Stored data:
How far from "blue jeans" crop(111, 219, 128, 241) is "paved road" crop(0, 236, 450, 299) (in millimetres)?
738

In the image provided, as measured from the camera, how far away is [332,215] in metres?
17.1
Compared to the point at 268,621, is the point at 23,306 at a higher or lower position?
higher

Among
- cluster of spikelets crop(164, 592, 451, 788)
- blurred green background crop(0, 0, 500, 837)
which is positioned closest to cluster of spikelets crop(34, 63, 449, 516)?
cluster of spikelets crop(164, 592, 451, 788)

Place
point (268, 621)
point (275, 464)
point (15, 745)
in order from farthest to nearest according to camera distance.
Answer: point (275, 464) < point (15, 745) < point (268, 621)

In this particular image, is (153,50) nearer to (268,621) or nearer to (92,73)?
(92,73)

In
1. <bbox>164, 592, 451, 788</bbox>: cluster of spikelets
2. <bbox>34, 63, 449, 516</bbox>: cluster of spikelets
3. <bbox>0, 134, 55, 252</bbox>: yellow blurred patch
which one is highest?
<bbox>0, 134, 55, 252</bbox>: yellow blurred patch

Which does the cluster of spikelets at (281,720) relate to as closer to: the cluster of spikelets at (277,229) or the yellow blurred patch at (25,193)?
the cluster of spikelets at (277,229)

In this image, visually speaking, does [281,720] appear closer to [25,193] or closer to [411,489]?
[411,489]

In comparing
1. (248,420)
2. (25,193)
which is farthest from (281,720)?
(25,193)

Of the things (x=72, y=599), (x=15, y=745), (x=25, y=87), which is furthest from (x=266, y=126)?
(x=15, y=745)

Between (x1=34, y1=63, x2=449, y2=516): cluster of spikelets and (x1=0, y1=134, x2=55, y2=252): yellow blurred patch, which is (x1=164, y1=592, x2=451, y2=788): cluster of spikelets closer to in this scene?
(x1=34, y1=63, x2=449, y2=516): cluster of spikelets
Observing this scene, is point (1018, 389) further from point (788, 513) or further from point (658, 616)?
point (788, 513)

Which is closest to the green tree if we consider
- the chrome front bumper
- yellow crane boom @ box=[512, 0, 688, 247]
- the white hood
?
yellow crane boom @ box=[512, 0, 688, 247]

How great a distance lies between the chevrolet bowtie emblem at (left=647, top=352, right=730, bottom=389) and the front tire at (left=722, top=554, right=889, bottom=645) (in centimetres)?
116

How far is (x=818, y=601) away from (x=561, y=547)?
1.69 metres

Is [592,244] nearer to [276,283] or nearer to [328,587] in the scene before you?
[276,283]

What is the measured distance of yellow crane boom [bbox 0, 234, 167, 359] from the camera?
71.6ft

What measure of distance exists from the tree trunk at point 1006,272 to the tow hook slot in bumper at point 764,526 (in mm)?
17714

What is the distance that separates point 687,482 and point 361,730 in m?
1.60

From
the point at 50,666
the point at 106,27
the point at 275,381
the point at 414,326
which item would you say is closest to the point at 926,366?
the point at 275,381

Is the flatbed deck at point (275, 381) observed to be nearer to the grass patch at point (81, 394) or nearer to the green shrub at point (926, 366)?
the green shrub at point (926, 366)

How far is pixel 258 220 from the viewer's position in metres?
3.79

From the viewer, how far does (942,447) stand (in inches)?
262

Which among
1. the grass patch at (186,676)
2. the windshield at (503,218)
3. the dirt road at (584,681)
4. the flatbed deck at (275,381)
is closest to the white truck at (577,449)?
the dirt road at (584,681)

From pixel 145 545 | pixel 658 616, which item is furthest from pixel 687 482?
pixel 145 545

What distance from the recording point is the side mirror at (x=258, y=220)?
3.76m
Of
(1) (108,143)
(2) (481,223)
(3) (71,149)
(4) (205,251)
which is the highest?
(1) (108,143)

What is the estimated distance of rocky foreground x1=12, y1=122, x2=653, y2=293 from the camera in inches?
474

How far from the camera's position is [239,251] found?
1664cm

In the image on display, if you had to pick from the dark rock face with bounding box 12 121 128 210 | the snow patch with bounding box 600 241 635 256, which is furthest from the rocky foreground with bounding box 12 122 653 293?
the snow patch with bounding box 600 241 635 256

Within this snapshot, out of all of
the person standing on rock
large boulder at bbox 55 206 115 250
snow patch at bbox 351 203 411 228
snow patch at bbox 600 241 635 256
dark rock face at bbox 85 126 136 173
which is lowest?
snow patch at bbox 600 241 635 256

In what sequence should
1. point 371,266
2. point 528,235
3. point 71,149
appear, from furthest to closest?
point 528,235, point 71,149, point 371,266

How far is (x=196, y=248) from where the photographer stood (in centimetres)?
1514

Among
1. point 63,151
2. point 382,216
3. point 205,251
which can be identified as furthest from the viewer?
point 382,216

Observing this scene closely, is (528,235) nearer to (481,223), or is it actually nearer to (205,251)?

Work instructions: Locate the line that contains "Within this snapshot, out of all of", then please quote it and every line after it to the end of the entries above, exactly and with nothing else.

Worked answer:
Within this snapshot, out of all of
the person standing on rock
large boulder at bbox 55 206 115 250
snow patch at bbox 351 203 411 228
snow patch at bbox 600 241 635 256
dark rock face at bbox 85 126 136 173
which is lowest?
snow patch at bbox 600 241 635 256

In what sequence should
1. point 371,266
2. point 528,235
3. point 71,149
appear, from furthest to closest?
point 528,235, point 71,149, point 371,266

How far is (x=196, y=248) from where the photographer stood (in centimetres)?
1514

Among
1. point 63,151
2. point 382,216
3. point 205,251
which can be identified as furthest from the viewer?
point 382,216

Observing this scene closely, is (528,235) nearer to (481,223), or is it actually nearer to (205,251)?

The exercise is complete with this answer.